Thursday, July 3, 2008

Setting the record straight on off-the-record meetings

We met with a group of consular and political officers at the U.S. Consulate in Istanbul this afternoon. There've been comments (I won't go so far as to call them complaints) from various quarters about the consulate's request that the meeting be considered off-the-record. There have been some obligatory references to freedom of speech and some rather uncharitable comparisons between Turks' and the FSOs' willingness to talk openly with us. All of these complaints strike me as something closely akin to rubbish (if not, in fact, the beast itself).

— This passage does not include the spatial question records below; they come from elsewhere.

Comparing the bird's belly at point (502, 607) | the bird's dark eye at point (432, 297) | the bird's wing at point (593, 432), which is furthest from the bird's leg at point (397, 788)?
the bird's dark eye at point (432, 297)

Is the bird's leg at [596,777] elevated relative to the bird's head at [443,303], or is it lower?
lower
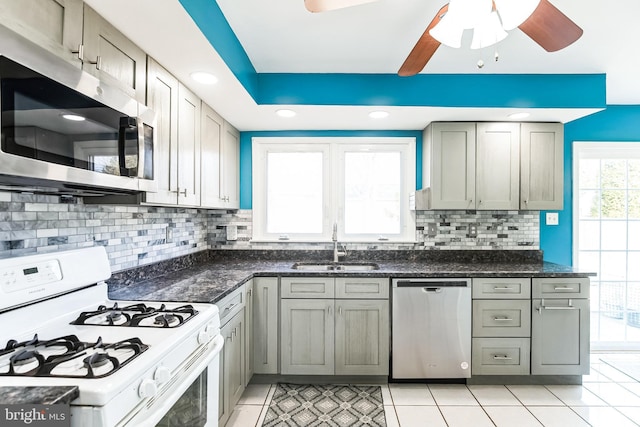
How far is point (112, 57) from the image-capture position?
1.46m

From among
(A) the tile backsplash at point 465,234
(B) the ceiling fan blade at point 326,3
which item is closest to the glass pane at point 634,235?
(A) the tile backsplash at point 465,234

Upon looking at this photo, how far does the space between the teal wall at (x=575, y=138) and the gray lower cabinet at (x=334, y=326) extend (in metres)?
1.82

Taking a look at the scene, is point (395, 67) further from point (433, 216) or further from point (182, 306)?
point (182, 306)

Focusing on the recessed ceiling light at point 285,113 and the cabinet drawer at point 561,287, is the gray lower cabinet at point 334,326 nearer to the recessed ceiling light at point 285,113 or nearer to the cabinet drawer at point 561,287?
the cabinet drawer at point 561,287

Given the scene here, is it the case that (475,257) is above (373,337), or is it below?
above

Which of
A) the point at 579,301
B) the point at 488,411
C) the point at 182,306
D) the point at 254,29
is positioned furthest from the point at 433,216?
the point at 182,306

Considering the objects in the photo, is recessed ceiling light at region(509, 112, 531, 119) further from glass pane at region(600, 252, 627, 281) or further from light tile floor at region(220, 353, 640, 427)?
light tile floor at region(220, 353, 640, 427)

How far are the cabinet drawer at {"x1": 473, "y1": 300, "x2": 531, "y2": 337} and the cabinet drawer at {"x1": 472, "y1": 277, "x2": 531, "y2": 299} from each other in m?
0.04

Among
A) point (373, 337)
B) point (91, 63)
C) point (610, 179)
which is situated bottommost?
point (373, 337)

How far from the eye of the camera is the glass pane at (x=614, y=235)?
3.29m

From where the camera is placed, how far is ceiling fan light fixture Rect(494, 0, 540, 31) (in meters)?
1.30

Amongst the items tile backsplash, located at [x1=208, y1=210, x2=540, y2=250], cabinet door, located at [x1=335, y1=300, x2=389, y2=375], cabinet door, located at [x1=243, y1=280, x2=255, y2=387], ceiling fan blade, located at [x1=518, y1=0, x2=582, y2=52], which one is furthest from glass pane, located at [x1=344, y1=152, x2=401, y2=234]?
ceiling fan blade, located at [x1=518, y1=0, x2=582, y2=52]

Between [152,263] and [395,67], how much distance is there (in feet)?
7.07

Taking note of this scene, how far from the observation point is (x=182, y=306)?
1.61m
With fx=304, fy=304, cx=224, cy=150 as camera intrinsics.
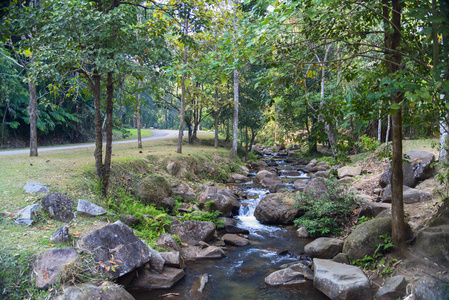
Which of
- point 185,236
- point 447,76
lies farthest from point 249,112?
point 447,76

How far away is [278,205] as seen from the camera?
11.4 meters

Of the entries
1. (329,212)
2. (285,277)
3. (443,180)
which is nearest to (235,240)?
(285,277)

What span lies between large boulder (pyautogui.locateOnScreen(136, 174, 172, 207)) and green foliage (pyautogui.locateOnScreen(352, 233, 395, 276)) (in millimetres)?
6732

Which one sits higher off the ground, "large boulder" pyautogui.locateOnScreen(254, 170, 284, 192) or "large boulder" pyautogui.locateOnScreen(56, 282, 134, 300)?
"large boulder" pyautogui.locateOnScreen(56, 282, 134, 300)

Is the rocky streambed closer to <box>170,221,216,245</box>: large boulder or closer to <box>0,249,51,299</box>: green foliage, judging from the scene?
<box>170,221,216,245</box>: large boulder

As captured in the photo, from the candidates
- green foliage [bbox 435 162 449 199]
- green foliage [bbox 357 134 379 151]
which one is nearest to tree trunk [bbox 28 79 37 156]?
green foliage [bbox 357 134 379 151]

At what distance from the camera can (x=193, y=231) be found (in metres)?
9.30

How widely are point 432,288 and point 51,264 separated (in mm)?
6230

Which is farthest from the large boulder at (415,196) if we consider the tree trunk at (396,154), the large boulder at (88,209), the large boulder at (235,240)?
the large boulder at (88,209)

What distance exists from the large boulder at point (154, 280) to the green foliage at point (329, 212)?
473cm

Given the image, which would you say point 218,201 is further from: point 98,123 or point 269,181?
point 269,181

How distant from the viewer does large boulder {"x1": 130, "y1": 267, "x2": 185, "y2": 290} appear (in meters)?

Of course the consulate briefing was off-the-record. Individual officers in any country's foreign service don't have on-the-record opinions - their opinions are the official party line. While I'm sure we could have gotten an on-the-record briefing, it would have differed very little in content or flavor from the papers they gave us or the State Department website. Going off the record allowed the FSOs present to actually voice their opinions on U.S.-Turkey relations or whatever.

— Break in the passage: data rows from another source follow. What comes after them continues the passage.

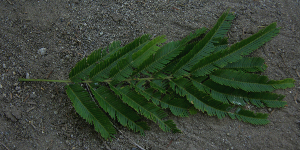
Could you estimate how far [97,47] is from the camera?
2.65m

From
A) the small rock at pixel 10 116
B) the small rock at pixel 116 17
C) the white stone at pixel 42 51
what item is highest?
the small rock at pixel 116 17

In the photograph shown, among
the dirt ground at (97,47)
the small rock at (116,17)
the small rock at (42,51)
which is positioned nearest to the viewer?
the dirt ground at (97,47)

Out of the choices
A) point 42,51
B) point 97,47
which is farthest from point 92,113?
point 42,51

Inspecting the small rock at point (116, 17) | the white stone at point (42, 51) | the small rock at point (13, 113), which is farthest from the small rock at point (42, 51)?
the small rock at point (116, 17)

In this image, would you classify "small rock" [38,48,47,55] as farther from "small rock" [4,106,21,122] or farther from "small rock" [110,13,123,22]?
"small rock" [110,13,123,22]

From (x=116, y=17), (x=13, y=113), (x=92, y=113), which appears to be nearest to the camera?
(x=92, y=113)

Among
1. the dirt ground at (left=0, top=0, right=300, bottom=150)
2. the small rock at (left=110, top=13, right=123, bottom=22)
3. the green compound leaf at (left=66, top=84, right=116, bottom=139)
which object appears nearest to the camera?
the green compound leaf at (left=66, top=84, right=116, bottom=139)

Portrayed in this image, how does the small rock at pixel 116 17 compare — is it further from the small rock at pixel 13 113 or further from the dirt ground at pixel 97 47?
the small rock at pixel 13 113

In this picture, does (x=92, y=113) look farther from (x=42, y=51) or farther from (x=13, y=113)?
(x=42, y=51)

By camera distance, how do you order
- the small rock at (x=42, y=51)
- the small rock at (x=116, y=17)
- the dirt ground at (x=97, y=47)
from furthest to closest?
the small rock at (x=116, y=17), the small rock at (x=42, y=51), the dirt ground at (x=97, y=47)

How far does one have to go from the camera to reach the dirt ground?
237 cm

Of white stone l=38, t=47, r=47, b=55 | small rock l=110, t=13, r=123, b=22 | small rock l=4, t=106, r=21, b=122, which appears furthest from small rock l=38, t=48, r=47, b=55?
small rock l=110, t=13, r=123, b=22

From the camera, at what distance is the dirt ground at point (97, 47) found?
7.78 ft

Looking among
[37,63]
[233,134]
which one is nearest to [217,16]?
[233,134]
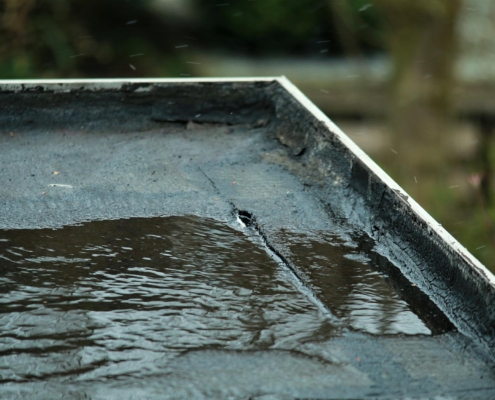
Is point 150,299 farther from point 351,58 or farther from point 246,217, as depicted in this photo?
point 351,58

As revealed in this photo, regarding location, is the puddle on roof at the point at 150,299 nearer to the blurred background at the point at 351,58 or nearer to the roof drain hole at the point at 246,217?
the roof drain hole at the point at 246,217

Furthermore, comparing the consulate's position with the more open-mouthed Turks we've met on the street is ludicrous. Of course they didn't speak with us off the record. There is a huge difference between the private opinions of individuals and the public opinions of governments, particularly the United States. Private citizens, for all their being wonderful people, do not have a foreign policy agenda and do not worry about plausible deniability, but governments do. We never talked with members of the Turkish foreign policy community, which is a shame. But if we did, it either would have been a) on the record and the party line, or much more unlikely b) very off the record and something approaching not the party line.

I know it's fun to criticize the U.S. government. I know that unfavorably comparing the U.S. to whatever country you're currently touring is chic and hip. But this is a little ridiculous.